Investors should research properties by obtaining a listing history from the Multiple Listing Service, Fleming said. Investors can review the listing history in addition to standard CMAs and appraisals to determine whether they are purchasing property above market price and potentially getting scammed.

There are some cases in which an individual might knowingly purchase property at an above-market price, because of an agreement with a promoter to have the money sent to a construction company or other business at closing.

Investors should never agree to this type of arrangement, which has a high risk of being fraudulent. If the agreement does turn out to be a scam, the victimized investor will have lost all the money that was intended for construction work that a promoter had falsely promised, and will also probably lose money upon reselling the property. The promoter and fellow fraud ring members, on the other hand, make off with the illicitly gained funds.

In addition, investors should personally examine property in person to verify its legitimacy; there could be false claims about a property, such as a property advertised as remodeled when in reality no improvements have been made.

Small investors who find themselves solicited for a purchase should only consider real estate in their vicinity in order to keep close track of the property and be actively involved in its management, Fleming said. Otherwise, “you’re opening yourself up to be taken advantage of.”

Investors should also be suspicious of extravagant promises made by real estate professionals or other property solicitors. Fraudulent persons, like many legitimate companies, can offer bundled services of finding property, obtaining approval for a loan and performing management duties. There are resources available for obtaining background information on real estate companies, including reference checks and possible enforcement actions taken against them.

The National Association of Securities Dealers (NASD) BrokerCheck is one such resource; it is  an online search tool for looking up license and contact information on real estate companies and brokers, such as where they are licensed, how long they have been licensed and whether they are active.

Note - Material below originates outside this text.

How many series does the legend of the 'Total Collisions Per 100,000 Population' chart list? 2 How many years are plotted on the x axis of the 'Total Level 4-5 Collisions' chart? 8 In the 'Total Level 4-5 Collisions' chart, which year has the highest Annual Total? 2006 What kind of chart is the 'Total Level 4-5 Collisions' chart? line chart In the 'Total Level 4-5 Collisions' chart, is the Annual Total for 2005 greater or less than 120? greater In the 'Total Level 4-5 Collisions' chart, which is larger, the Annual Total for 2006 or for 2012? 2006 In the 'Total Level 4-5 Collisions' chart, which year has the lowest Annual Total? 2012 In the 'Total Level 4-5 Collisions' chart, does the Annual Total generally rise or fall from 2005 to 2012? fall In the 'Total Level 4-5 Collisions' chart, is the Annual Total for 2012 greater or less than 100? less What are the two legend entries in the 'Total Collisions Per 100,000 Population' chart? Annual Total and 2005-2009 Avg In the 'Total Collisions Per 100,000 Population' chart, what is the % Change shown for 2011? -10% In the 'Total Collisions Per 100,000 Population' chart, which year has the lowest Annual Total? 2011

The California Department of Corporations website also features links for viewing enforcement actions against mortgage companies registered in California, Leyes said. Although such features may not be available for all states, investors should be able to obtain similar information by calling their state branch.

Persons who suspect they are a victim of fraud by a broker or lender should contact their state or county Department of Consumer Affairs or file a complaint with their local Office of the Attorney General.

Fraud hurts honest investors, costing them money and time. It increases risk for lenders and lenders, in turn, increase loan rates; in addition, fraud also causes investors to deal with extra paperwork and verification hassles.

Hope that lending conditions will improve largely rests in the hands of state and federal authorities, who are working to bring individuals who commit fraud to justice. Last month a case of mortgage fraud involving a ring of eight individuals, 20 victimized properties and more than $5 million in illegal profits went before a jury in Texas, Kaylynn Williford, Assistant District Attorney of the Harris County, said. Fleming, who investigates approximately 180 cases of fraud per year, had testified in the case.

“[Six] had pled guilty, including the mortgage broker and the loan processor, and two went to trial,” Fleming said. “They just finished the first trial on the promoter, and he got [a sentence of] 25 years.”